ACTIONS TO TAKE:
• a. From the concert review, copy the passage from "Last night at" to "success of Lorde.".
• b. Answer these questions using the concert review.
(i) Where does the review say it runs first?
(ii) What country is the band Broods from?
(iii) Which producer does the band share with Lorde?

PASSAGE:
3.04.2014

On The List :: Broods @ Mercury Lounge [3.3.14]


This review runs first on the Bowery Presents House List.

Last night at Mercury Lounge you could have run directly into the future with the New Zealand band Broods making their debut New York City appearance. Two of the vice presidents for alternative and New York radio promotion from Capitol Music Group stood in the back, almost unavoidable if also hidden in plain sight. Representing the two pathways forward for the band—alternative radio and heavy-rotation at Top 40—a Capitol signee at the close of last year, these two wizards of the radio dial likely control as much of the group’s future as a major commercial act as the duo themselves. It was hard to avoid this sense of becoming from a group that by virtue of sharing producer Joel Little, Oceania and a digital snare drum, recall something of the mercurial, stupefying success of Lorde.

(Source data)

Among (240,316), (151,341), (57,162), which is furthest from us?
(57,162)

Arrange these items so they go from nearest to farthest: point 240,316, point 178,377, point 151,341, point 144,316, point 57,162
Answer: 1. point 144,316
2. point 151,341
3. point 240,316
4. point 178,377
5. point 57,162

RESPONSES:
• a.
Last night at Mercury Lounge you could have run directly into the future with the New Zealand band Broods making their debut New York City appearance. Two of the vice presidents for alternative and New York radio promotion from Capitol Music Group stood in the back, almost unavoidable if also hidden in plain sight. Representing the two pathways forward for the band—alternative radio and heavy-rotation at Top 40—a Capitol signee at the close of last year, these two wizards of the radio dial likely control as much of the group’s future as a major commercial act as the duo themselves. It was hard to avoid this sense of becoming from a group that by virtue of sharing producer Joel Little, Oceania and a digital snare drum, recall something of the mercurial, stupefying success of Lorde.

• b.
(i) On the Bowery Presents House List.
(ii) New Zealand.
(iii) Joel Little.